* **Task instructions**
[1] Transcribe the part of the forum thread on habitat plans between "Moving some fruit" and "pots (Ida Reds).", inclusive.
[2] Answer these questions about the forum thread on habitat plans:
(a) How many MG rhizomes does the first poster have ordered?
(b) How many more American hazelnuts does one poster plan to plant?
(c) What horsepower range is given for the used tractor someone hopes to buy?
[3] Can you take the forum thread on habitat plans further, starting right after its last sentence?

Starting another small orchard of about 10-12 apple and pear trees, planting about 500 spruce, pines, oaks and shrubs. Start my 3 trays of RM chestnuts and plant last years. I have 600 MG rhizomes ordered and I have them planned for screening and to add some more to an existing switch field, plant a 2 acre field to switch that I prepped last summer/fall and plant a switch screen around food plots.
 
I used to have long lists of what I was going to do.....

Not any more.
I'd like to build a few more boxes.
Plant some beans.
Hinge cut some stuff.
Prune a crab Apple.
Mow the clover and trails through the switch grass.
Put in more Miscanthus.
Clear my sidewalks.

I'll do some, weather and time permitting.

If I do "none" I ain't sweating it!
Less stress is better.....
Oh, don't get me wrong, there's no way my whole list is gonna happen. But a guy can dream.
 
I’ll be planting mostly Arkansas Black, Fuji, Granny Smith, Honeycrisp, and Winesap this year, plus some Dolgo seedlings. I’ll also be assessing what I can do to improve my mason bee habitat.
The kids in my sons outdoor skills club made mason bee houses a few years ago. I was checking them out and there was quite a few that had bees using them. Plant a small plot of buckwheat and let it flower. I planted 2 quarter acre plots on my farm and wasn't able to get it disced down before it flowered. I don't know where they came from but the plots had hundreds if not a thousand of mason bees.
 
pollinators rule

bill
 
Being that this is only my second year on the place and I spent a good chunk of the first year working on the cottage, I have a lot of habitat work to do this year.

1. Cut an access trail around the lower 20 acres
2. Add more hinge cuts and increase the size of the ones I did last year
3. Spray Japanese stilt grass and re-seed with NWSG's
4. Expand my first food plot and add more security cover around it
5. Cut an opening for a new food plot on the lower 20
6. Build a walking bridge across the creek on the western side of the property to access stands on that side of the lower 20
7. Create some visual screening along access points to a couple of stands
8. Plant more fruit trees
 
All about the trees.

Moving some fruit trees from my nursery to the orchard.
Grafting 33 new varieties of apple, planting one of each in the orchard and two of each in the nursery.
Selling some year old trees from the nursery.
Planting 25 more american hazelnuts.
Starting to raise mason and leafcutter bees.
Adding more wildflowers and other beneficial perennials in the orchard.
 
1.) Plant and cage six 2nd year grafted apple trees still in pots (Ida Reds).
2.) Plant and cage three apples on M111 rootstocks - Arkansas Black, Enterprise, Galarina.
3.) Plant and cage two apples on a new rootstock from me - full size P.18 (Chestnut crab, Wickson crab)
4.) Log 60 arcres of timber.
5.) Hopefully purchase used tractor with bucket (30 horse range).
6.) whatever else comes to mind!
 
1) Continue to care for the 150 plus trees I currently manage for wildlife.
2) Replant Soybean, chicory, white and red clover, turnips, and oats on our cultivated fields.
3) Add 25 Franklin trees to my apple tree plots for wildlife projects with the expectations it will prove in due time as the main attraction for deer on my property.
4) Continue to provide free advice on the science of growing trees to the hundreds of customers I have had the good fortune to meet over the past 25 years.
Bill Mayo and Apple Trees, April 19, 2013 009.jpgfrom game camera pics will plant a greater amount of the Whitetail Institute Oats plus having found its astounding attraction to deer for all hunting seasons dating from October 1st until December 10th.

* **Data records**
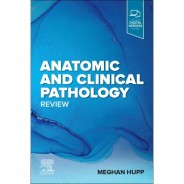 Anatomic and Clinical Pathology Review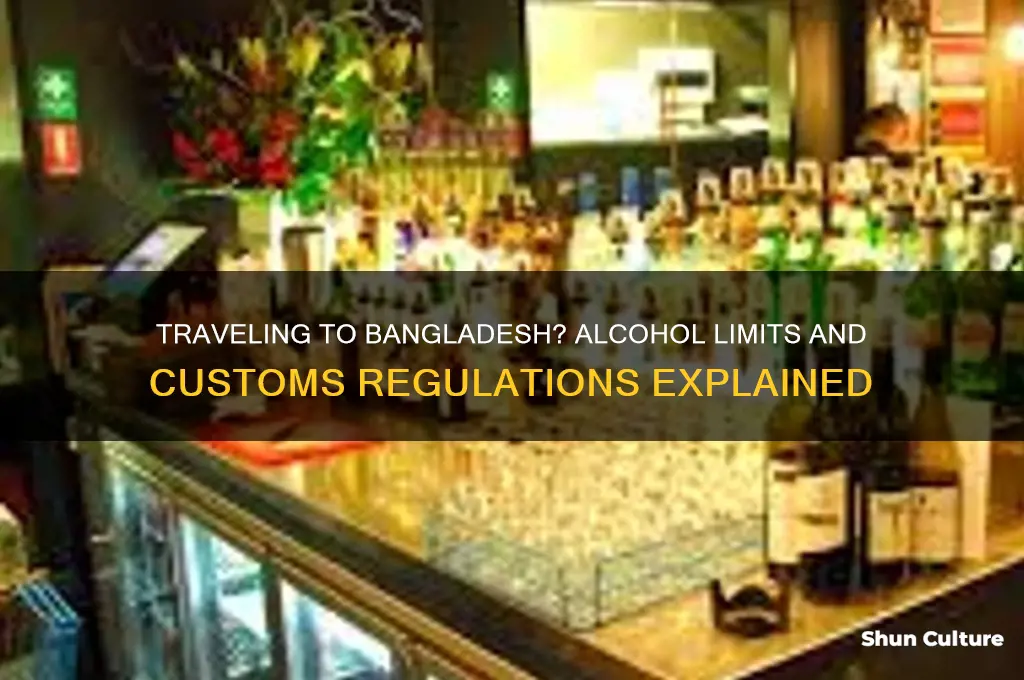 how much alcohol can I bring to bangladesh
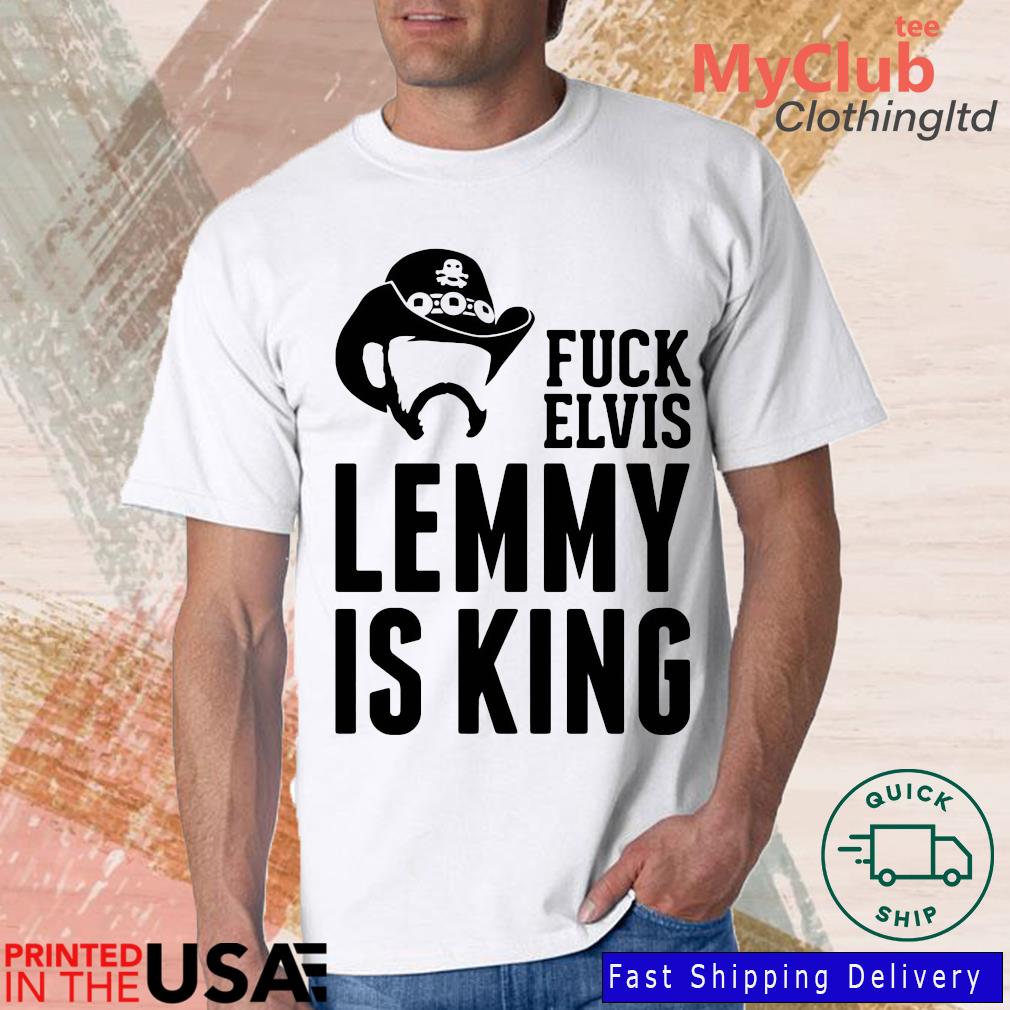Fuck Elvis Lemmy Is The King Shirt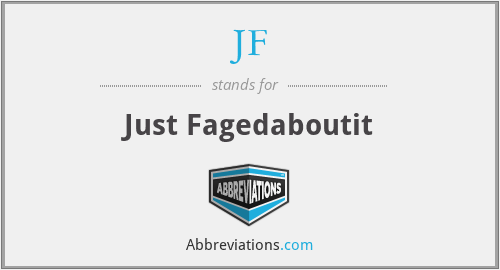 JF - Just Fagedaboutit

...

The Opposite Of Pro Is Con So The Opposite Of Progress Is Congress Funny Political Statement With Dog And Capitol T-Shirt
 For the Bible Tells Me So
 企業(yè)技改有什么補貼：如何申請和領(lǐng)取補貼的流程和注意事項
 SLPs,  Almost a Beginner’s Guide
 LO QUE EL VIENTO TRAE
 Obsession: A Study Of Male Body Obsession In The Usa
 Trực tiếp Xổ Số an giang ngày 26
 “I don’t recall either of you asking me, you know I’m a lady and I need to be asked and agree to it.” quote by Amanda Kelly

* **Answers by task**
[1]
Moving some fruit trees from my nursery to the orchard.
Grafting 33 new varieties of apple, planting one of each in the orchard and two of each in the nursery.
Selling some year old trees from the nursery.
Planting 25 more american hazelnuts.
Starting to raise mason and leafcutter bees.
Adding more wildflowers and other beneficial perennials in the orchard.
 
1.) Plant and cage six 2nd year grafted apple trees still in pots (Ida Reds).

[2]
(a) 600
(b) 25
(c) The 30 horse range

[3]
 
^^^^^^ Nice batch of trees for a rookie !! :emoji_wink:
 
2019 - lets see what I can list and hope that half gets done!
- clean up field buffers ( I have some filed buffers where the saplings have grown too large and need to be cut down to size)
- create and extend "deer path" (I need to extend a trial to better dictate deer movement)
- trim back elderberry to bring back to deer reach (I have several elderberry plants that have grown well out of the reach of the deer...they getting a hair cut)
- plant acorns and cuttings (I have some acorns and elderberry cuttings I want to plant to expand some more natural areas)
- reduce plotting area and increase permanent food area (I want to continue to reduce actual plotting acres and move toward browse species and mast production)
- I need to build at least one, really 2 shooting houses
- I need to continue my cedar tree transplant and MG road screen project
- I am sure I will watch the local retail stores for mast trees and plant a few....I just can;t help myself!
- I hope to expend my "franken tree" grafting experiment. (I had about 50% success last year so I want to take a bigger "bite" so to speak)
- there will be plotting in there as well

Like I said - if I get to half of these it will be a miracle! Need to make these nice weekends count!
 
You have a nursery, Appleman?
 
You have a nursery, Appleman?
I own a General Store and Commercial Orchard. I acquired my nursery (grafting) and orchard skills from a Quebec Grower. I started grafting trees about 25 years ago to sell as Wildlife Packages. As my apple tree sale business grew, I turned to commercial nurseries instead to supply me with the needed trees for my customers. I continued on for a number of years with my grafting skills, topworking trees for some of the local orchards to convert to more popular varieties. The cost break for purchasing larger quantities of trees allowed me to offer many varieties at an affordable price. I produce both sweet cider for sales at the store and experiment with making hard cider. I have often thought about starting up a nursery again, but the demands of our store business and orchard does not allow me the time and so looking forward to retirement in a couple of years. I still continue to sell apple trees in the spring in our region, at least for the time being.
 
1) Continue to care for the 150 plus trees I currently manage for wildlife.
2) Replant Soybean, chicory, white and red clover, turnips, and oats on our cultivated fields.
3) Add 25 Franklin trees to my apple tree plots for wildlife projects with the expectations it will prove in due time as the main attraction for deer on my property.
4) Continue to provide free advice on the science of growing trees to the hundreds of customers I have had the good fortune to meet over the past 25 years.
View attachment 22168from game camera pics will plant a greater amount of the Whitetail Institute Oats plus having found its astounding attraction to deer for all hunting seasons dating from October 1st until December 10th.

Are you only planting Franklin apples? Any reason? I see Starkbros speak very highly of it but no mention of FB resistance.
 
Are you only planting Franklin apples? Any reason? I see Starkbros speak very highly of it but no mention of FB resistance.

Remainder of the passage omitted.